Tributyltin-binding protein type 1 (TBT-bp1) is a newly discovered protein that binds with TBT in the blood of the Japanese flounder, Paralichthys olivaceus. We determined the genomic sequence of TBT-bp1 and found that this protein has a conserved exon-intron structure that is common to the lipocalin protein family. The secondary and tertiary structures of TBT-bp1, predicted from amino acid sequence, included at least two alpha-helices and eight beta-sheets that are conserved in all lipocalins and form a barrel structure that may bind with ligands. Analysis of the gene structure, secondary structure, and tertiary structure demonstrated that TBT-bp1 could be classified as a lipocalin. A homology search revealed the presence of TBT-bp1-like proteins in eight species of teleost. When flounder were injected intraperitoneally with TBT-d27 at 11.6mug/fish, TBT-d27 was detected in the blood and in the skin mucus. The concentration of TBT-d27 in mucus was approximately 1/100 of that in the serum. Western blotting analysis revealed that TBT-bp1 was present in the skin mucus. These results suggest that TBT-bp1 in Japanese flounder binds with TBT and is excreted from the body via the mucus.

Tributyltin causes abnormal development in embryos of medaka, Oryzias latipes.

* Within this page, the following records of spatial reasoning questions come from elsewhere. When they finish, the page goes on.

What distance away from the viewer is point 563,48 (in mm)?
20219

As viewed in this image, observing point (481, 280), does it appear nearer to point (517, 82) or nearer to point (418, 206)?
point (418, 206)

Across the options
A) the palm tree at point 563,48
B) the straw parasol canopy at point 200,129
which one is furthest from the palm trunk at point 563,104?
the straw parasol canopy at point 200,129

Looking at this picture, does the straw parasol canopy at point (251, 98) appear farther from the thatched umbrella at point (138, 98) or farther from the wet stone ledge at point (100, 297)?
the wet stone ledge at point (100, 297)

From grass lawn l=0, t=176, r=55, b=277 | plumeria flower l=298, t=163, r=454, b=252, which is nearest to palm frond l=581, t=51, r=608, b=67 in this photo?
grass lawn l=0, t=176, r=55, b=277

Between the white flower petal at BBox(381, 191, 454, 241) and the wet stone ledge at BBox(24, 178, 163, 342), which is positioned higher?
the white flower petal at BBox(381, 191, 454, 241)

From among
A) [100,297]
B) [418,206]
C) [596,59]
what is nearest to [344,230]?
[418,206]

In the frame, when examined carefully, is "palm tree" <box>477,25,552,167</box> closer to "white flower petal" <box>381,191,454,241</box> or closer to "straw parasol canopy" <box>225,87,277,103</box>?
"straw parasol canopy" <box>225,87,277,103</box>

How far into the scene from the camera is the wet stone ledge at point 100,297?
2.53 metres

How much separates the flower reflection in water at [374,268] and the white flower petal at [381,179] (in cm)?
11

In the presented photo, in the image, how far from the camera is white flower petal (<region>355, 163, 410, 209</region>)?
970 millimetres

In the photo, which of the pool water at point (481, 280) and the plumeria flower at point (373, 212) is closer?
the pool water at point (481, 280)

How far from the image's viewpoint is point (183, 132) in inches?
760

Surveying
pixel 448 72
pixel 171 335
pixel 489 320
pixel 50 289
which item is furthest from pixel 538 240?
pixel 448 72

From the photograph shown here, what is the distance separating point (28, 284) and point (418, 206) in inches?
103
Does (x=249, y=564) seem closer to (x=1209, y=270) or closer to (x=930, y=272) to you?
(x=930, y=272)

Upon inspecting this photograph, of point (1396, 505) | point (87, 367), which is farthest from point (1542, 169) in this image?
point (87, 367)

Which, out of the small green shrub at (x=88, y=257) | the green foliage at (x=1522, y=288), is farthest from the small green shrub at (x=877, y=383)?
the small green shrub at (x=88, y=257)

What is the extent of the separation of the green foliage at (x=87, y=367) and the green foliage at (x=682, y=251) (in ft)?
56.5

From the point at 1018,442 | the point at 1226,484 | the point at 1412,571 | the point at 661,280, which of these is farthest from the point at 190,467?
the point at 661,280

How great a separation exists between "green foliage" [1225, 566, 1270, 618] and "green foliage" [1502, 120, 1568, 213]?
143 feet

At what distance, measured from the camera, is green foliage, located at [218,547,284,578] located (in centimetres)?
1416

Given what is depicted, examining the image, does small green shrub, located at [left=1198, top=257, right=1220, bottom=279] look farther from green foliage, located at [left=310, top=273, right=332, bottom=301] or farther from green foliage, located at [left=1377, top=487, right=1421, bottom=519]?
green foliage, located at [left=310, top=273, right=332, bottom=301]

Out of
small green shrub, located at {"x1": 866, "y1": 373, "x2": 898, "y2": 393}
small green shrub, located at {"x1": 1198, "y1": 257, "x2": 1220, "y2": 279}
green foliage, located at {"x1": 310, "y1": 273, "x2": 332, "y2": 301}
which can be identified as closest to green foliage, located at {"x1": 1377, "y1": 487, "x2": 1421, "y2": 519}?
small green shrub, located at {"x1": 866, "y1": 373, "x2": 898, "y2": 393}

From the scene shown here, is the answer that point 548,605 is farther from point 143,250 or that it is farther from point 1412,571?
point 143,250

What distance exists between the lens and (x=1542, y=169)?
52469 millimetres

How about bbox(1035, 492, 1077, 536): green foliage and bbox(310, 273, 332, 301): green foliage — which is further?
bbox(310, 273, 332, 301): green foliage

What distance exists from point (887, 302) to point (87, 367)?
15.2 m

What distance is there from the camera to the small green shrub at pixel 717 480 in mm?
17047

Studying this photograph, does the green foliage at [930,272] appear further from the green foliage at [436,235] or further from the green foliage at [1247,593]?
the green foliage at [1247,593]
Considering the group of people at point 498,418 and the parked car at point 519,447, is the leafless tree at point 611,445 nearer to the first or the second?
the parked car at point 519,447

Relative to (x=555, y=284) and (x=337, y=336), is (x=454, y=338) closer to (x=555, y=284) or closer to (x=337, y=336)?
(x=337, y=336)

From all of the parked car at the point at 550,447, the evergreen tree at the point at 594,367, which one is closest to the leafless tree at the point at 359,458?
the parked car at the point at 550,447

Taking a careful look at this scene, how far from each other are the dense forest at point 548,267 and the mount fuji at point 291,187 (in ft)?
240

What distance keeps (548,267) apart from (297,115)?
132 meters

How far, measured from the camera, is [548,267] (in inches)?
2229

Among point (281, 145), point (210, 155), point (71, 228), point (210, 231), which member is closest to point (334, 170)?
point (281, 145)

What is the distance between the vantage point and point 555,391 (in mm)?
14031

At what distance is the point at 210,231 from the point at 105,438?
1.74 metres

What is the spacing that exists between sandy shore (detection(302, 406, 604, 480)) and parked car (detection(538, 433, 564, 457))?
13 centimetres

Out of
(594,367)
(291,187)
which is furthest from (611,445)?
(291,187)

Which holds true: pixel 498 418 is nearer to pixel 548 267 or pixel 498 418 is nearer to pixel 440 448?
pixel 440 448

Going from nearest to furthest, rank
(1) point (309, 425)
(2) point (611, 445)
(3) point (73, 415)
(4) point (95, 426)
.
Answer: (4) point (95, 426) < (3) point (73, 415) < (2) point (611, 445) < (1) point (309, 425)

We examined the effects of tributyltin (TBT) on embryonic development, hatching success and sexual differentiation in Japanese medaka (Oryzias latipes). Embryos (within 8h after fertilization) were exposed to TBT in ovo via nanoinjection at concentrations of 0 (control), 0.16, 0.80, 3.96, 19.2 and 82.1 ng/egg. Embryonic survival, development and hatching were observed. Hatched fry were reared until 60 days when they sexually matured, and sexual differentiation was also examined by accordance of genetic and phenotypic sex, based on existence of DMY (a male determining gene in medaka) and secondary sex characteristics. As results, TBT caused a concentration-dependent mortality and impaired the embryonic development. However, no masculinization was detected at 60 dph medaka adults. Lowest observed effective concentration for inducing abnormal embryonic development was estimated to 0.16 ng/egg (ca. 160 ng/g egg).

Purification and characterization of tributyltin-binding protein type 2 from plasma of Japanese flounder, Paralichthys olivaceus.

We used gel filtration chromatography, anion-exchange chromatography and polyacrylamide gel electrophoresis to purify tributyltin-binding protein type 2 (TBT-bp 2) from plasma of Japanese flounder (Paralichthys olivaceus) injected intraperitoneally with TBT (5.0 mg/kg body weight). Sodium dodecyl sulfate-polyacrylamide gel electrophoresis indicated that the molecular mass of TBT-bp 2 was approximately 48 kDa, and isoelectric focusing-polyacrylamide gel electrophoresis indicated that the isoelectric point was approximately 3.0. TBT-bp 2 contained 40% N-glycan. The complete cDNA nucleotide sequence and the genome sequence of TBT-bp 2 were determined by means of rapid amplification of cDNA ends of liver tissue of Japanese flounder and a genome-walking technique, respectively. The 216 amino acid sequence of TBT-bp 2 showed 47% identity to the sequences of puffer fish (Takifugu pardalis) saxitoxin- and tetrodotoxin-binding protein but only 27% similarity to the sequence of TBT-bp 1. Analysis of the motif sequence of the amino acid sequence and the structure of the gene encoding TBT-bp 2 suggested that this protein belongs to the lipocalin superfamily.